The study and findings

In the present study, researchers examined whether a single exposure to heat illness could cause late-emerging health disorders.

Adult mice were trained to exercise in a forced running wheel, and exertional heat stroke (EHS) was induced by having them run in an incubator at 37.5°C for females and 34.5°C for males. Results were compared against exercise controls (EXCs) treated identically but without elevations in the environmental temperature.

Male mice had a higher exercise duration than females; however, symptom limitation (unconsciousness) occurred at a lower maximum core temperature in males.

Mice recovered and were upright within minutes, with no signs of health disturbance.

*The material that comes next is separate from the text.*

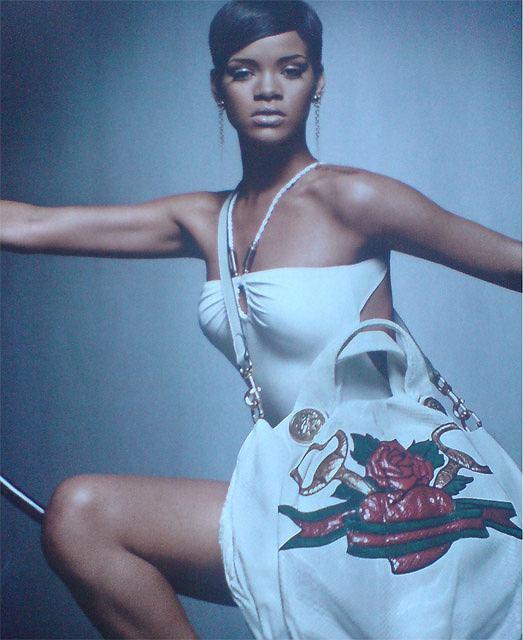Rihanna w reklamie Gucci dla UNICEF - skan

Further, mice were started on a standard vivarium diet (SD) or Western diet (WD) two weeks after EHS.

EHS mice had a higher food intake, especially on WD. All mice on WD gained more weight, and EHS mice on WD gained more mass than EXCs on WD. Moreover, EHS mice on SD gained significantly higher body mass than EXCs on SD.

Male mice on SD or WD post-EHS had increased heart mass considerably than diet-matched EXCs, suggesting ongoing cardiac hypertrophy in males.

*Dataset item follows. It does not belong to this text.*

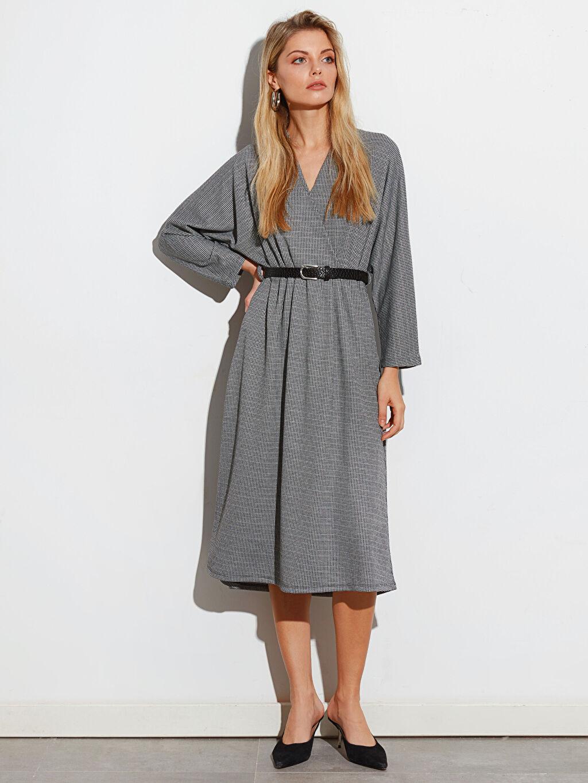 %67 Polyester %31 Viskoz %2 Elastan V Yaka Uzun Kol Düz Elbise Ofis/Klasik Standart Kısa Orta Kalınlık Dokulu Kumaştan Kemerli Kloş Elbise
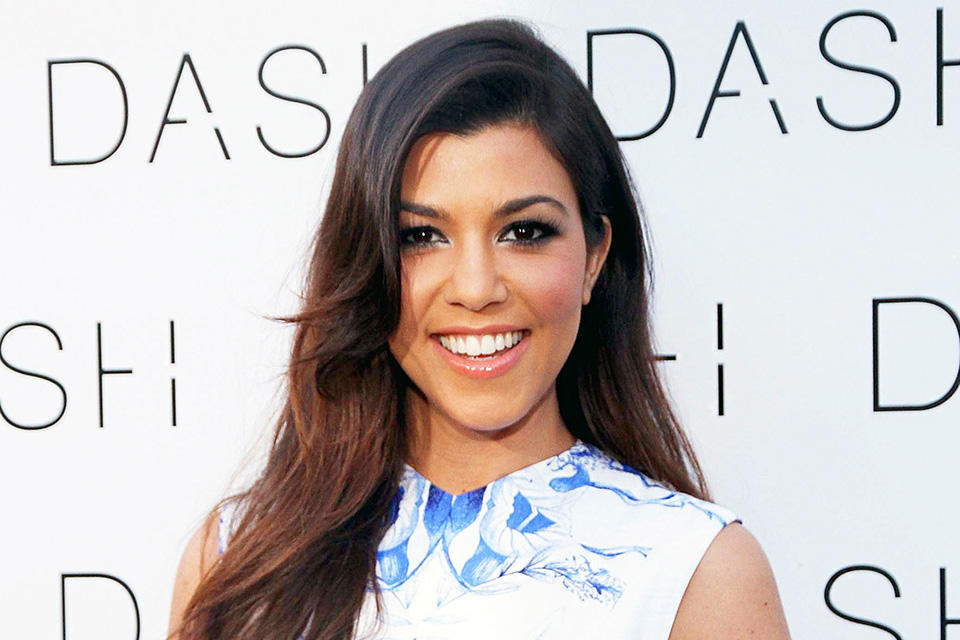 1430243674_478236091_kourtney-kardashian-zoom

Further, ventricular echocardiography revealed that female mice had significantly increased posterior wall velocity and thickness two weeks post-EHS. By contrast, females on SD had a net loss of posterior wall thickness at 12 weeks post-EHS.

Meanwhile, after 10 weeks on SD, EHS-exposed males had an increased posterior wall velocity. On the other hand, after 10 weeks on WD, females and males had a modest increase in posterior and anterior systolic wall thickness, respectively.

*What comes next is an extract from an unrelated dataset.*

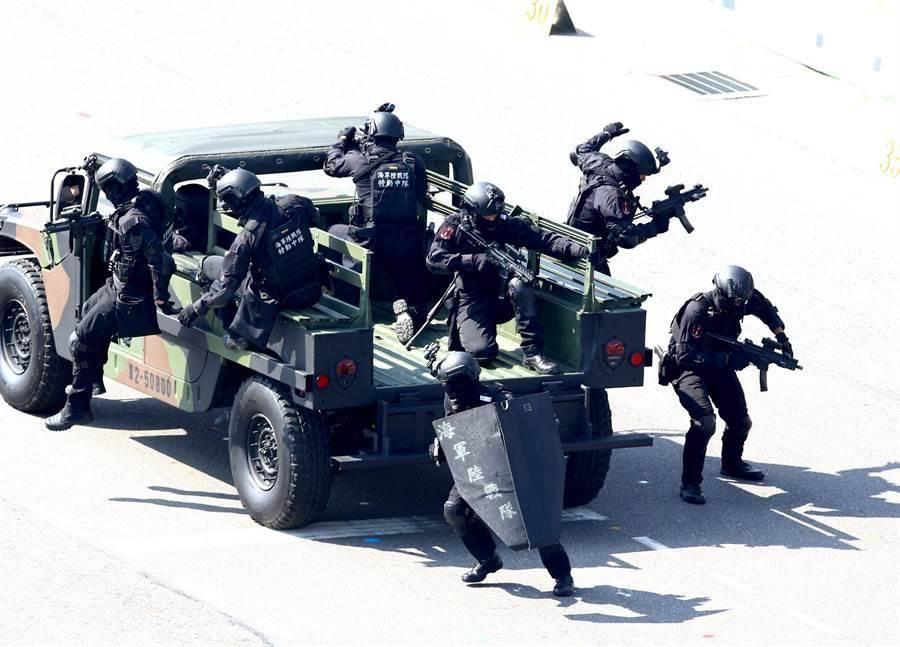 中華民國 108年國慶大會10日在總統府前舉行,海軍陸戰隊反恐特勤操演展現國軍精實訓練成果。(圖/陳信翰攝)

Untargeted metabolomics revealed that EHS mice on SD had many decreased and increased ventricular metabolites relative to EXCs, with males exhibiting the most frequent and largest changes. By contrast, mice on WD had blunted metabolic responses to EHS compared to EXCs. Analysis of data from all groups revealed that WD had more significant and numerous effects on heart metabolomics than EHS.

Further, metabolites were sorted into categories that are important in myocardial pathology and metabolism. This revealed that almost all EHS mice, irrespective of the diet, transitioned to much higher levels of simple carbohydrate metabolites than EXCs on SD.

Moreover, nearly all metabolites involved in each step of glycolysis were elevated in EHS mice. Metabolites of parallel glycolytic pathways were also elevated in EHS mice.

Corticosterone, which stimulates glucose uptake and glycogen synthesis, was also increased in all EHS mice. Conversely, short-chain fatty acids and related acyl-coenzymes A and acylcarnitines consistently declined in EHS mice. Several medium-chain acylcarnitines were significantly reduced in EHS males on SD.

Intriguingly, EHS mice on either diet showed decreases in total plasma protein and alkaline phosphatase (ALP). The team assessed soluble vascular adhesion molecules in plasma, which are deemed biomarkers of inflammatory states and cardiovascular diseases.

EHS mice exhibited reductions in most adhesion molecules, irrespective of sex and diet, albeit E-selectin and P-selectin were unchanged.

Finally, the researchers examined livers for non-alcoholic fatty liver disease features: ballooning and steatosis. Expectedly, steatosis and ballooning were evident in mice on WD, which were significantly amplified in EHS-exposed males. The liver enzyme alanine aminotransferase was only modestly elevated in EHS females on WD.

Conclusions

Taken together, the findings suggest that mice exposed to a single, sufficiently intense heat illness lose their long-term capacity of regulating food intake and body mass and develop myocardial metabolic irregularities consistent with early heart disease.

Moreover, they show signs of cardiac hypertrophy and are more prone to diet-induced liver steatosis.

Besides, these effects were less prominent in females, plausibly due to the intrinsic resistance of female mammals to heart disease.

Other notable consequences were the reductions in ALP, total plasma protein, and vascular adhesion molecules. Overall, the findings underscored the complex, sustained multi-organ dysfunction after EHS.